Parmi les électeurs de l’UDC, 43 % des personnes interrogées ont déclaré que leur père avait déjà voté pour l’UDC, et un peu moins, 39 %, que leur mère l’avait déjà fait. Étant donné que l’UDC a connu une forte progression dans les années 1990 jusqu’à devenir le parti ayant le plus grand nombre d’électeurs et qu'elle s’est positionnée de manière de plus en plus radicale au cours de cette période, on peut comprendre que la part des électeurs traditionnels soit plus faible pour l’UDC que pour les autres partis du Conseil fédéral. La majorité des mères et des pères des électeurs actuels de l’UDC avaient voté pour d’autres partis.
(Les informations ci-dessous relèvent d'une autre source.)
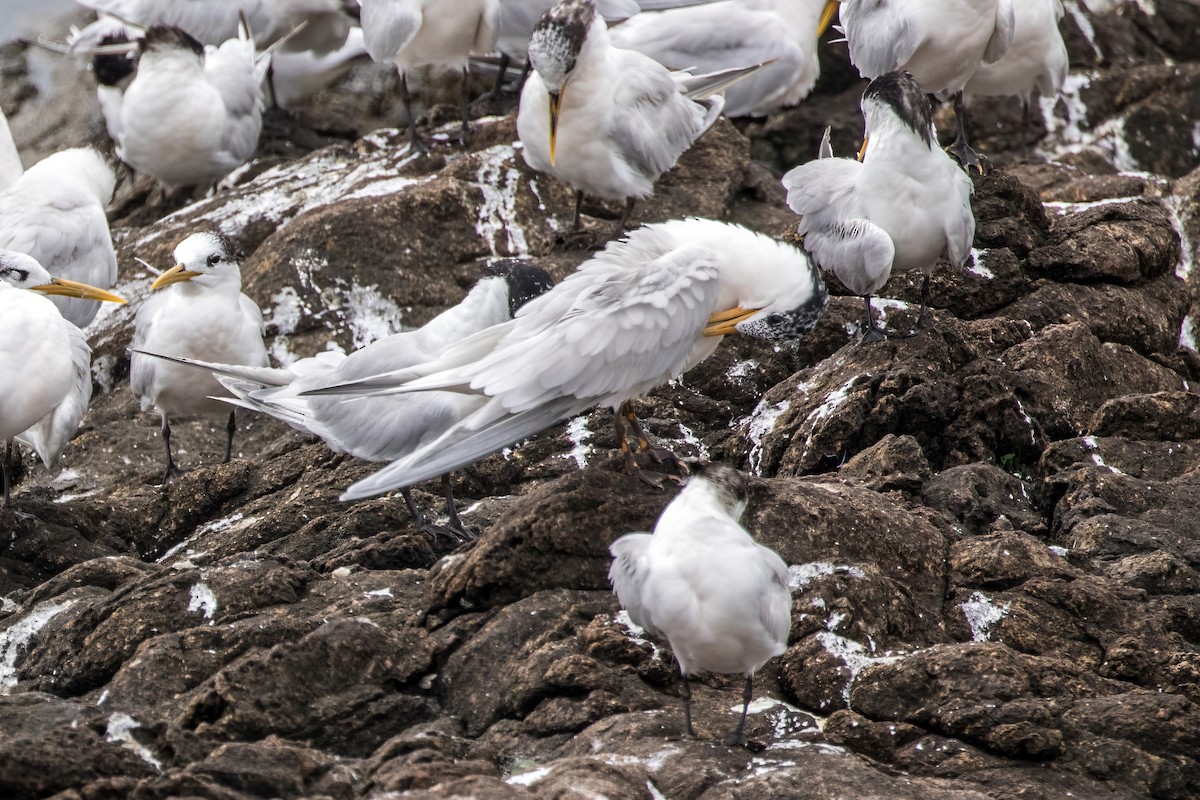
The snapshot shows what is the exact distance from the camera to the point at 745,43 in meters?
11.1

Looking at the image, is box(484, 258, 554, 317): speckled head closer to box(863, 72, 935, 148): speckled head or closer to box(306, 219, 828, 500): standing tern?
box(306, 219, 828, 500): standing tern

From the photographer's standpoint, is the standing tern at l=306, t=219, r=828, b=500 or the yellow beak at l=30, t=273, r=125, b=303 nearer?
the standing tern at l=306, t=219, r=828, b=500

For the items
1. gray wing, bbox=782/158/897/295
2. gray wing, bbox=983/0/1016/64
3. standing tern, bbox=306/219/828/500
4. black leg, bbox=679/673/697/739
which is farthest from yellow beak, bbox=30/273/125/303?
gray wing, bbox=983/0/1016/64

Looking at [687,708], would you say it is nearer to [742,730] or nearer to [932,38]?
[742,730]

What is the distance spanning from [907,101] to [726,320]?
1941mm

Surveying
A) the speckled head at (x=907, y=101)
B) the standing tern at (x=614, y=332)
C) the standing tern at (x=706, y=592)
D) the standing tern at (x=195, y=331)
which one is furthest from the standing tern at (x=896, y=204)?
the standing tern at (x=195, y=331)

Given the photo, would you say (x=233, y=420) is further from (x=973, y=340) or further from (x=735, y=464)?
(x=973, y=340)

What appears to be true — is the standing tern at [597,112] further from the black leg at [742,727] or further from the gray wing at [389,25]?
the black leg at [742,727]

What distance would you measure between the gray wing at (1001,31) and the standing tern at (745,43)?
1.98m

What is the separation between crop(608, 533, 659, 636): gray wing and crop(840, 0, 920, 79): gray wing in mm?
4785

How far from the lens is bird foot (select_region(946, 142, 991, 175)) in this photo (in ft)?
29.1

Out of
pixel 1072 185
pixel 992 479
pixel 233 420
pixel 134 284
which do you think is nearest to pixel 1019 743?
pixel 992 479

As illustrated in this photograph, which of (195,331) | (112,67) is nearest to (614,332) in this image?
(195,331)

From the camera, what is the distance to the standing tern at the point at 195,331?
8438 mm
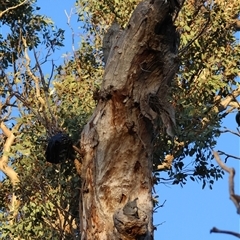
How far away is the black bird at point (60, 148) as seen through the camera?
452 cm

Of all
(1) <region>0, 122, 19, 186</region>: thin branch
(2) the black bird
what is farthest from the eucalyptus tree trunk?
(1) <region>0, 122, 19, 186</region>: thin branch

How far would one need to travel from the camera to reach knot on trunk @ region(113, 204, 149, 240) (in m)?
3.44

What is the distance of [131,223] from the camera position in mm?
3432

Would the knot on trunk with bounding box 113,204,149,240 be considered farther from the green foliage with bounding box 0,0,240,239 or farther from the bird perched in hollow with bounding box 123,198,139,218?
the green foliage with bounding box 0,0,240,239

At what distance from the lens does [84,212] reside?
411cm

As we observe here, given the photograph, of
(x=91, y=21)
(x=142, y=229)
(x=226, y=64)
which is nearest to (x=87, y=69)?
(x=91, y=21)

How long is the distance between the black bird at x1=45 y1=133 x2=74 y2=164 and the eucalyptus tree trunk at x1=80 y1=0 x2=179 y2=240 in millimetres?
292

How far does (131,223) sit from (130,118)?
0.95m

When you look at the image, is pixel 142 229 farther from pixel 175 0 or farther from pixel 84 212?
pixel 175 0

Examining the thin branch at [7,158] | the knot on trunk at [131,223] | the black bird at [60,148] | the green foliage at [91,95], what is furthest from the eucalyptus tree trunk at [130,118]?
the thin branch at [7,158]

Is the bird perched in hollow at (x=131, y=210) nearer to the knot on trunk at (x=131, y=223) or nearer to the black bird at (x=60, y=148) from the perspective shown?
the knot on trunk at (x=131, y=223)

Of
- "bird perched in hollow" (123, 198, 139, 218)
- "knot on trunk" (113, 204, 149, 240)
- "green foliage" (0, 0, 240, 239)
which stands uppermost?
"green foliage" (0, 0, 240, 239)

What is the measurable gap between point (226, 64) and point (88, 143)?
18.5ft

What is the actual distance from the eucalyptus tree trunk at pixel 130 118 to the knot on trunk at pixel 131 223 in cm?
50
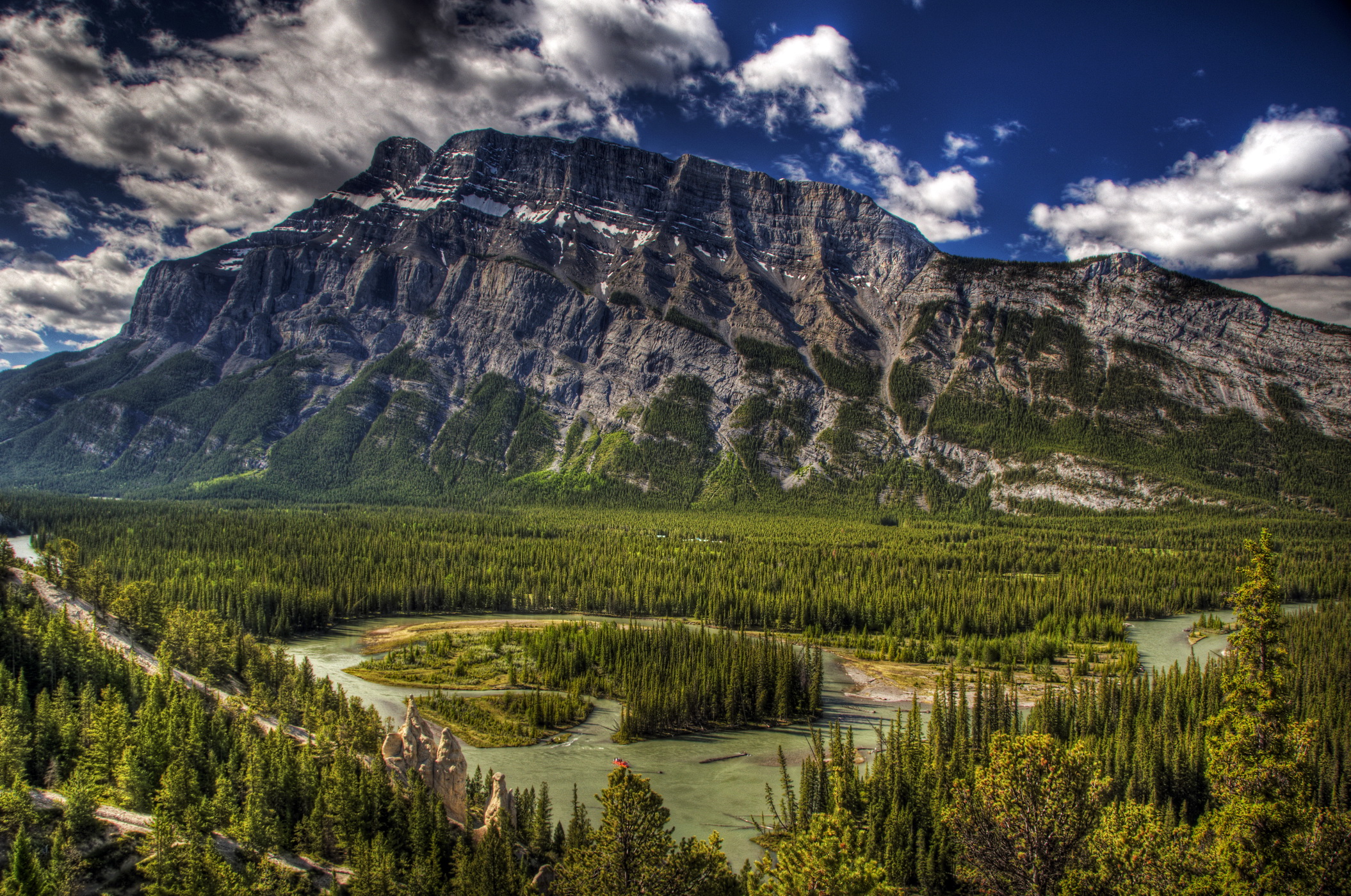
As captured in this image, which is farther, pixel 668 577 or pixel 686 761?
pixel 668 577

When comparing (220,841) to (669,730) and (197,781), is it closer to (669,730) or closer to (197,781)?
(197,781)

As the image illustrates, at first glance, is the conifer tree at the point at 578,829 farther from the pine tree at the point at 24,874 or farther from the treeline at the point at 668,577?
the treeline at the point at 668,577

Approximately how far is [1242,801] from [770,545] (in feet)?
504

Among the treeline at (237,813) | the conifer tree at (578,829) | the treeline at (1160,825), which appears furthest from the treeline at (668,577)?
the treeline at (1160,825)

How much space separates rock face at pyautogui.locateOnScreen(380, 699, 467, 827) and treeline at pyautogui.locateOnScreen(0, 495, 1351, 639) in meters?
59.6

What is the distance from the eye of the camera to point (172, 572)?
128250 mm

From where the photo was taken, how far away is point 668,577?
142m

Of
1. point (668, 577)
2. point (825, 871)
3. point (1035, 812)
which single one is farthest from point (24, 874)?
point (668, 577)

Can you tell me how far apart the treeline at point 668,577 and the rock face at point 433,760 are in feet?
195

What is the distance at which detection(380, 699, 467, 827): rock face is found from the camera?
50438mm

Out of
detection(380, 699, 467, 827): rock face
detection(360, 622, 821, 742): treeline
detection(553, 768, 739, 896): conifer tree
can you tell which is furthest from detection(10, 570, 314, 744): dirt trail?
detection(553, 768, 739, 896): conifer tree

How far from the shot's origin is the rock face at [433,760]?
50438 mm

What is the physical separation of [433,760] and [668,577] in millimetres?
92482

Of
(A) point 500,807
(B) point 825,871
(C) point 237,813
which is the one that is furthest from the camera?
(A) point 500,807
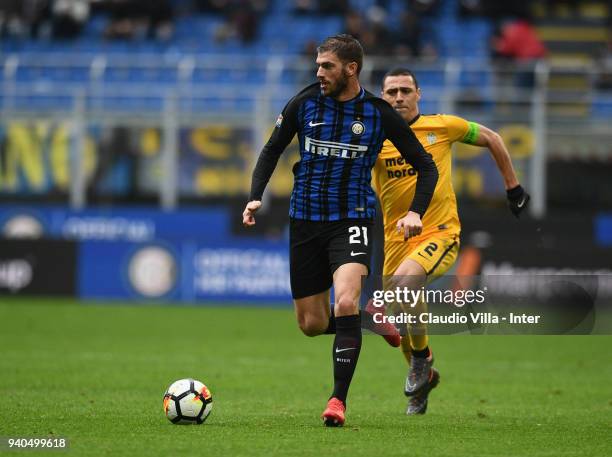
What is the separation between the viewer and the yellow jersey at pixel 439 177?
9.13 m

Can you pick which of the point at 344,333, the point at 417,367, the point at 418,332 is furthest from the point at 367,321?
the point at 417,367

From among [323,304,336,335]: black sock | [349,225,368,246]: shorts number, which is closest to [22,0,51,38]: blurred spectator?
[323,304,336,335]: black sock

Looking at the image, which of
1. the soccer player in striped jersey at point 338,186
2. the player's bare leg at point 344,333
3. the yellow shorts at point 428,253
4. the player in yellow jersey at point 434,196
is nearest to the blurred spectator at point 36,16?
the player in yellow jersey at point 434,196

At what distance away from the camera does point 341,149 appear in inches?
314

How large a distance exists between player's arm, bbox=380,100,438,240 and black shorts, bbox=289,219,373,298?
1.00 ft

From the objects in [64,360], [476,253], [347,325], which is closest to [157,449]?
[347,325]

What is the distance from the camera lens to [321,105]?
7973mm

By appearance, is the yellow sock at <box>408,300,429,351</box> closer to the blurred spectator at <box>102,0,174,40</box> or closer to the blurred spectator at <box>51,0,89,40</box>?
the blurred spectator at <box>102,0,174,40</box>

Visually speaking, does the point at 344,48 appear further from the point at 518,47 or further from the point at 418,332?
the point at 518,47

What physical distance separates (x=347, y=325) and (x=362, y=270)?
0.36 m

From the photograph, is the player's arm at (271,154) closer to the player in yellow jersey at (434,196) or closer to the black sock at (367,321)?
the black sock at (367,321)

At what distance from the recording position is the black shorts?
7914mm

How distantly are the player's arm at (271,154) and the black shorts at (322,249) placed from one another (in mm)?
319

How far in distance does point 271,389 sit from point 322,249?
2.83 m
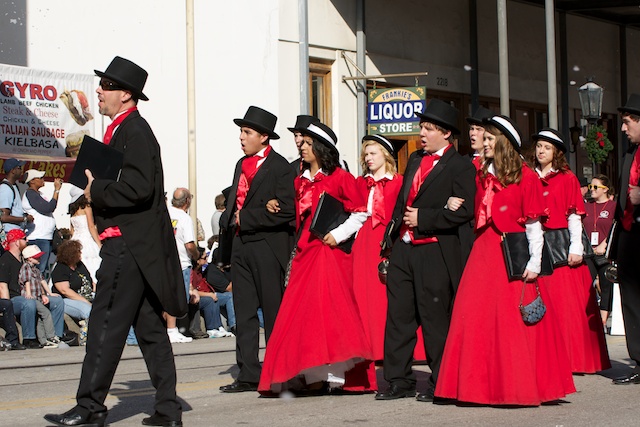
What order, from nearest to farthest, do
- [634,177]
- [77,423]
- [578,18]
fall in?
[77,423], [634,177], [578,18]

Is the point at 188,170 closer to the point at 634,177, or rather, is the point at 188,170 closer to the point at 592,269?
the point at 592,269

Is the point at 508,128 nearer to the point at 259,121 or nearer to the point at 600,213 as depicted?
the point at 259,121

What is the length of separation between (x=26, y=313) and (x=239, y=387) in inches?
200

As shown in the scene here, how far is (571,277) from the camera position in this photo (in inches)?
438

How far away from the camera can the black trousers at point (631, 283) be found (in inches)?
397

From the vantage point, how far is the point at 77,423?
7230 millimetres

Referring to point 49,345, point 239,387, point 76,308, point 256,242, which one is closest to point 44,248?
point 76,308

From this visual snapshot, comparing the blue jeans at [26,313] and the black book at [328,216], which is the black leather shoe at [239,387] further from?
the blue jeans at [26,313]

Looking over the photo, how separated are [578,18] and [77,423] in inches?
1059

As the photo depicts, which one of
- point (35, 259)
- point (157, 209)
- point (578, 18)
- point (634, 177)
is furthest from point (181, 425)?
point (578, 18)

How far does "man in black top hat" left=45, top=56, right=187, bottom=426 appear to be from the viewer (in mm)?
7305

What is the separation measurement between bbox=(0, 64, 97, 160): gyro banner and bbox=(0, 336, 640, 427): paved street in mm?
5891

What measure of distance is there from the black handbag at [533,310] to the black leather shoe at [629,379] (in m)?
1.82

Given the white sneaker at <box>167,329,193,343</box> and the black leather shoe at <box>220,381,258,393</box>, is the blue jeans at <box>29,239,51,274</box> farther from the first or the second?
the black leather shoe at <box>220,381,258,393</box>
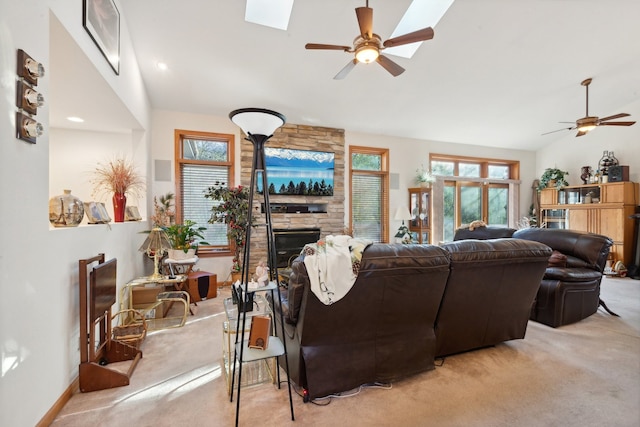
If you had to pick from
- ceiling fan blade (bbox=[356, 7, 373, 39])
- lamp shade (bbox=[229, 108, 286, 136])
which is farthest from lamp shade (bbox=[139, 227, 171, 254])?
ceiling fan blade (bbox=[356, 7, 373, 39])

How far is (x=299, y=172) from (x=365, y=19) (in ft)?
9.89

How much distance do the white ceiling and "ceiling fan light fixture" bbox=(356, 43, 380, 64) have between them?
0.90 m

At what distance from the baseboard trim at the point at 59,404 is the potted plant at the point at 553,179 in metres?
8.69

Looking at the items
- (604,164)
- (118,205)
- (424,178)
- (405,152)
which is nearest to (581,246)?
(424,178)

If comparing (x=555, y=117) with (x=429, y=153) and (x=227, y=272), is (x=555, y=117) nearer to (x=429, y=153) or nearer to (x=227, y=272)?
(x=429, y=153)

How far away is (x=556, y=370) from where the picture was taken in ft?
7.02

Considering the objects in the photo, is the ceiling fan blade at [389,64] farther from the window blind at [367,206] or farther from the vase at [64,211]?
the window blind at [367,206]

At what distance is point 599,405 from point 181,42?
494cm

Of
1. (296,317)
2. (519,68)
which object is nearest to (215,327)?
(296,317)

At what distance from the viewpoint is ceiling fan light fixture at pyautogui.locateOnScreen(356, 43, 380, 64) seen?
2.60m

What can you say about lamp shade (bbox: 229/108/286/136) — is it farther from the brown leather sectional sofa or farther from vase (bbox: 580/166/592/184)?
vase (bbox: 580/166/592/184)

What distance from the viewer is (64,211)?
6.41ft

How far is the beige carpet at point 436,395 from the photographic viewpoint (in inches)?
64.6

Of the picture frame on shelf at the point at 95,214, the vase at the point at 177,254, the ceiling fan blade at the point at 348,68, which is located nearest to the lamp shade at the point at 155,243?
the vase at the point at 177,254
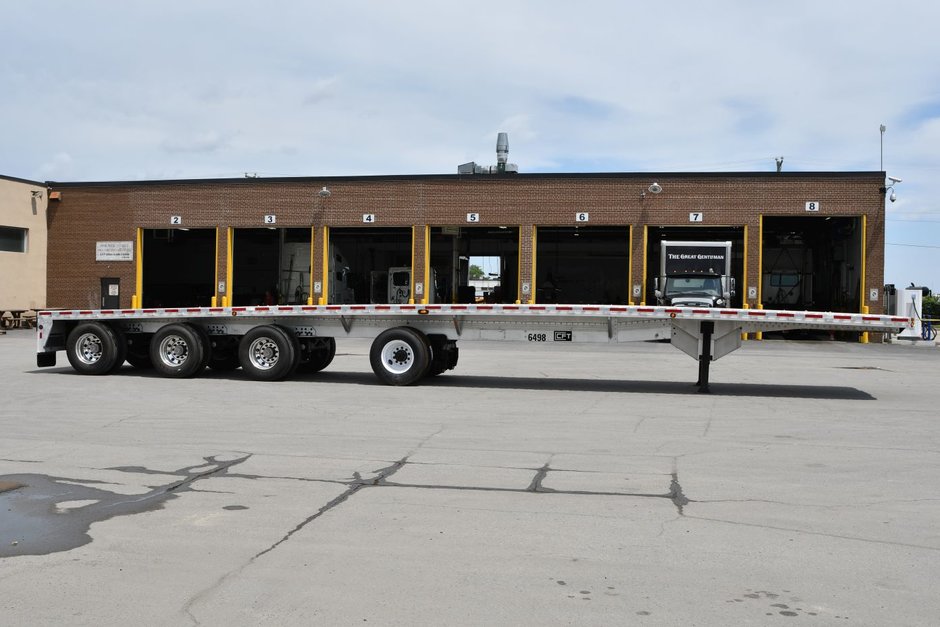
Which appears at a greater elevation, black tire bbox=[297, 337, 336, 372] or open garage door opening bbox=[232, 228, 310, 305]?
open garage door opening bbox=[232, 228, 310, 305]

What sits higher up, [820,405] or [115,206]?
[115,206]

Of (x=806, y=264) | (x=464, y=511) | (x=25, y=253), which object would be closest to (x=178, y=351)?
(x=464, y=511)

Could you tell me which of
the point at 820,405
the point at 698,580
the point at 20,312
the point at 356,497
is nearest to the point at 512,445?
the point at 356,497

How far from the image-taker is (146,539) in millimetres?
5879

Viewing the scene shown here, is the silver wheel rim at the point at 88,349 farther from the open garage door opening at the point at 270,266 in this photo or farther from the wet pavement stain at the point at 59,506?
the open garage door opening at the point at 270,266

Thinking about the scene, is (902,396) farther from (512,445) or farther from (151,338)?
(151,338)

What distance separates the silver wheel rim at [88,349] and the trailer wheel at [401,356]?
18.6ft

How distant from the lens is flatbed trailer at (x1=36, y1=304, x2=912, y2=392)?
14.7m

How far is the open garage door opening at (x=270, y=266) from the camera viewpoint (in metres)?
38.9

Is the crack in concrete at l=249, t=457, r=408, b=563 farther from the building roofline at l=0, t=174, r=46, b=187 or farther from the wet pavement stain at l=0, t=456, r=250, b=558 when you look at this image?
the building roofline at l=0, t=174, r=46, b=187

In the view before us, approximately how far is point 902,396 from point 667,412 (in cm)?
521

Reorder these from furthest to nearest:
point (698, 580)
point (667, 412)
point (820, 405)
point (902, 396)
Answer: point (902, 396), point (820, 405), point (667, 412), point (698, 580)

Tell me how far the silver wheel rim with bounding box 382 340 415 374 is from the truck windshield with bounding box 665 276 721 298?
47.4 feet

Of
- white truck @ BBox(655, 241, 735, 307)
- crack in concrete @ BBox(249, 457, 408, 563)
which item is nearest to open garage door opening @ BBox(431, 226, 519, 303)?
white truck @ BBox(655, 241, 735, 307)
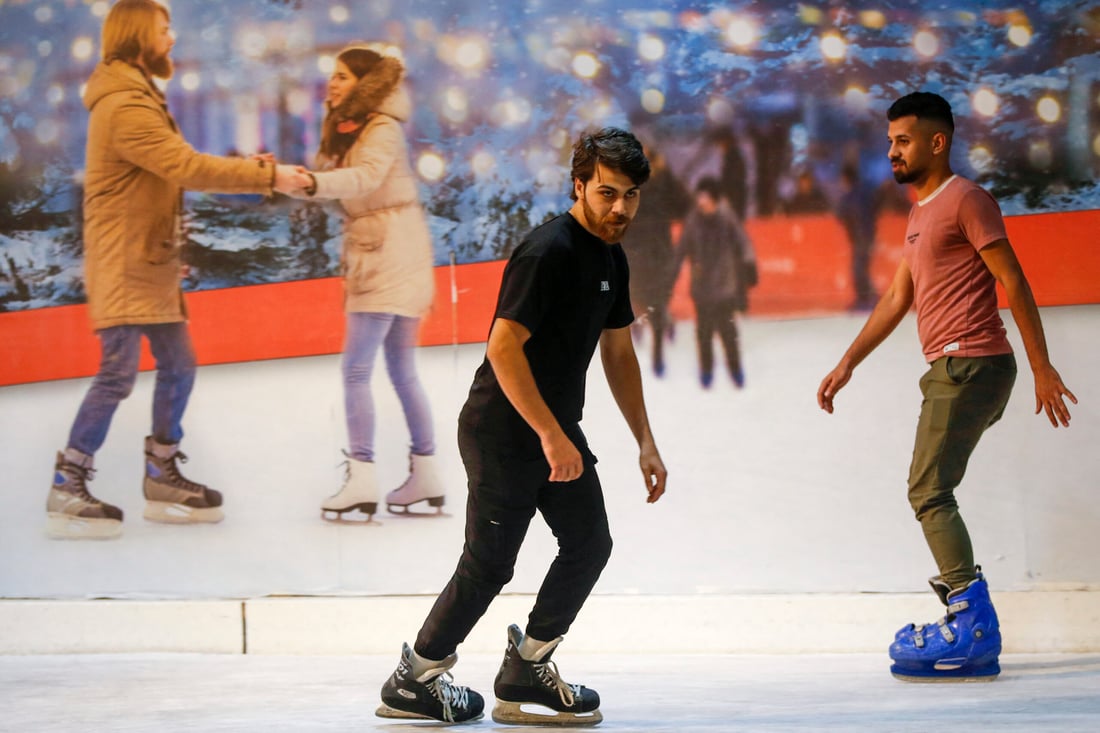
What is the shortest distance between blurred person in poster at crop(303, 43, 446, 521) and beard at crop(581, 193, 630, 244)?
143 centimetres

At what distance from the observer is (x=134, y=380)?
4.29m

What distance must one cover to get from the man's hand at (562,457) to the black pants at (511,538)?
0.18 metres

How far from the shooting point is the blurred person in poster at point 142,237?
167 inches

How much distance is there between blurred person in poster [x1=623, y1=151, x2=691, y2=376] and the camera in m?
3.99

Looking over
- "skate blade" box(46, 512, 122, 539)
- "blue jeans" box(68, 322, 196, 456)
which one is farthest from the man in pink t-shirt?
"skate blade" box(46, 512, 122, 539)

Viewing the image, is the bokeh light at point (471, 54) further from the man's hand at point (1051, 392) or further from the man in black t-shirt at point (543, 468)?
the man's hand at point (1051, 392)

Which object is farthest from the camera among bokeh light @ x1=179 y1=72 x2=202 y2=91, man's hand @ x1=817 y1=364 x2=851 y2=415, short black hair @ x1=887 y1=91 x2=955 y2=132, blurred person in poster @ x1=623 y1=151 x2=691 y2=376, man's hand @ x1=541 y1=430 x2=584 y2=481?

Par exemple, 20 % des électeurs de l’UDC interrogés ont déclaré que leur père avait voté pour le PLR, et en ce qui concerne la décision de la mère, le PDC était en tête avec 26 %. Parmi les électeurs du PS, il est cependant frappant de constater que plus de la moitié des pères avaient voté pour des partis bourgeois à l’âge de 14 ans. Environ un tiers seulement des pères avaient déjà voté pour le PS. Parmi les mères, le chiffre était de 44 %.

Les électeurs du PVL sont issus de ménages bourgeois, les électeurs du PES de ménages de gauche

D’où viennent les électeurs du PVL et du PES qui ne font pas partie de l’électorat traditionnel ? Comme on peut le voir dans la figure 2, les électeurs du PVL sont principalement issus de ménages bourgeois : près de 70 % des pères et des mères des électeurs actuels du PVL avaient l’habitude de voter pour l’UDC, le PLR ou le PDC. Seul un électeur du PVL sur cinq a déclaré que sa mère ou son père aurait voté PS à l’âge de 14 ans. L’électorat du PES présente une image clairement différente. Alors que les pères des électeurs du PES ont souvent voté pour le PS (30 %) mais étaient également bien disposés envers le PLR et le PDC (23 % chacun), les mères des électeurs du PES ont clairement voté pour le PS (43 %). Les personnes qui votent pour le PES aujourd’hui sont donc plus susceptibles de venir de ménages PS.


Références :

Tresch, Anke, Lauener, Lukas, Bernhard, Laurent, Lutz, Georg et Laura Scaperrotta (2020). Élections fédérales 2019. Participation et choix électoral. FORS-Lausanne. Publication en français (également disponible en allemand et en italien) à l’adresse www.selects.ch.